TOM JONES (1963) C widescreen 131m dir: Tony Richardson
w/Albert Finney, Susannah York, Hugh Griffith, Edith Evans, Joan Greenwood, Diane Cilento, George Devine, David Tomlinson, Joyce Redman, George A. Cooper, Lynn Redgrave
From The Movie Guide: "A rollicking comedic condensation of [Henry] Fielding's sprawling novel about a lusty young man's adventures in 18th-Century England, TOM JONES was an enormous box office success that won four Oscars for Best Picture, Best Screenplay [John Osborne], Best Direction, and Best Score [John Addison].

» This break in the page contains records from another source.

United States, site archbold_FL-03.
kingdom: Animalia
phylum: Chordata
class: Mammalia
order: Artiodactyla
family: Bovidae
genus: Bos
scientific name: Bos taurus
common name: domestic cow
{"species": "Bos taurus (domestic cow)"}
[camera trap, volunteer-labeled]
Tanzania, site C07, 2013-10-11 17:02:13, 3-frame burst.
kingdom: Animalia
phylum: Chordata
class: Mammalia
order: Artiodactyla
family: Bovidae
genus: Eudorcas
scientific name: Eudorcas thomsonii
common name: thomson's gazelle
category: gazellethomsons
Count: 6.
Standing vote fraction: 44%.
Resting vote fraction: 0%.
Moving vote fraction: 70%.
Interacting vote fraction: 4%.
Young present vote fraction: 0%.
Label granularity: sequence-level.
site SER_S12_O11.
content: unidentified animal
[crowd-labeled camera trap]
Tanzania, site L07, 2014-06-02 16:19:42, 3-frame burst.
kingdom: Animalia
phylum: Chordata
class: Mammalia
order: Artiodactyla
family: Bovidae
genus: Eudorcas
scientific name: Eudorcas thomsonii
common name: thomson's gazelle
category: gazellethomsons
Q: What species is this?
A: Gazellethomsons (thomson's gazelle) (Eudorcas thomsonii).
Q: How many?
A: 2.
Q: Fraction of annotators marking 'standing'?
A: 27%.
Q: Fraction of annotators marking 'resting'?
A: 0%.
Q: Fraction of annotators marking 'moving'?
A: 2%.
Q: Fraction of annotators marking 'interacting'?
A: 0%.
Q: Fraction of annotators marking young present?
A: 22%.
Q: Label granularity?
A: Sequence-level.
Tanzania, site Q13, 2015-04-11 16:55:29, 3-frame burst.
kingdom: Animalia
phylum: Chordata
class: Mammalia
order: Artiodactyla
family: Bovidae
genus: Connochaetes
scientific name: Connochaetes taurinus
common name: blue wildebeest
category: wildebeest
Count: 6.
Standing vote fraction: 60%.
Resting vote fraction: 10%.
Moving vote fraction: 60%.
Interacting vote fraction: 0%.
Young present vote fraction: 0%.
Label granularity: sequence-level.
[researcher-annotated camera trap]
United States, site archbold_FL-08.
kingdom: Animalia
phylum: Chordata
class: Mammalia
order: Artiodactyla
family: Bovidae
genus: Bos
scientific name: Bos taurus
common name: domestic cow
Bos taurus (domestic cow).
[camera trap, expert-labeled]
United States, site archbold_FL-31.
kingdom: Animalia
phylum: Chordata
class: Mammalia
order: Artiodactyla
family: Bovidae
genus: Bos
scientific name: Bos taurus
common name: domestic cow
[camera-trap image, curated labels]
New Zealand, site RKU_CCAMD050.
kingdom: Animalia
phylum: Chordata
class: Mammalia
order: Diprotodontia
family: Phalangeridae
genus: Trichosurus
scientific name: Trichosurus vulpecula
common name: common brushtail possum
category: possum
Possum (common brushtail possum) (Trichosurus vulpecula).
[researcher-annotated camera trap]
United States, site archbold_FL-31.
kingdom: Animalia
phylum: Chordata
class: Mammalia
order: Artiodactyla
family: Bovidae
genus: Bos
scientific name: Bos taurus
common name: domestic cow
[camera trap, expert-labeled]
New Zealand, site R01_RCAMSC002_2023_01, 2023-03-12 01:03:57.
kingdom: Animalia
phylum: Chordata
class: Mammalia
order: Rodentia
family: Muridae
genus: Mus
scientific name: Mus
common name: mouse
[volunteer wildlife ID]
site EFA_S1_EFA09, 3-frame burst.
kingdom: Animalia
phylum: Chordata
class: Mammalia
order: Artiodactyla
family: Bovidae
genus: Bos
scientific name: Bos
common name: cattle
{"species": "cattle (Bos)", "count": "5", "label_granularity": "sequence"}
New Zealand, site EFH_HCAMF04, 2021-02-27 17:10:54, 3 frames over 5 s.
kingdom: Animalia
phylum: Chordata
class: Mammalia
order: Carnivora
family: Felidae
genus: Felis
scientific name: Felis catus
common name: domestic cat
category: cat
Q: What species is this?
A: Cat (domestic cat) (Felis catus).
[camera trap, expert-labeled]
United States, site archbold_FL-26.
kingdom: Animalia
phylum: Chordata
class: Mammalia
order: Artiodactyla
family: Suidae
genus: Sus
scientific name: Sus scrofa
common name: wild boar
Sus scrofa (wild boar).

"Featuring superb performances from Albert Finney and Susannah York and marking the film debut of Lynn Redgrave, TOM JONES is a brilliant melding of naturalistic 18th-Century backgrounds with frantic, Keystone Kops-style slapstick and silent film devices like undercranking, titles, wipes, stop-motion photography, etc. Cutting down and molding Fielding's huge 1749 episodic novel was a gargantuan task. Screenwriter Osborne, best known for social realist works like LOOK BACK IN ANGER, may have seemed an odd choice (Richardson and Osborne were both from the 'Angry Young Man' school), but he succeeded beyond all expectations.
"Several set pieces stand out in memory: the huge stag hunt at the estate of Griffith; the Georges Feydeau-style bedroom farce at the inn; but, most of all, the famous Redman-Finney scene which, while it shows nothing sexual --- just two people staring into each other's eyes as they rip food apart and stuff it in their faces --- remains among the most cheekily erotic few minutes in cinema. The other achievement of TOM JONES was that it put Fielding's novel back onto the best-seller lists, more than two centuries after it was published."
TOM JONES was also nominated for Oscars for Best Actor (Finney), Supporting Actor (Griffith), Supporting Actress (three nominations: Cilento, Evans, Redman), and Art Direction (Ralph Brinton, Ted Marshall, Jocelyn Herbert, Josie MacAvin).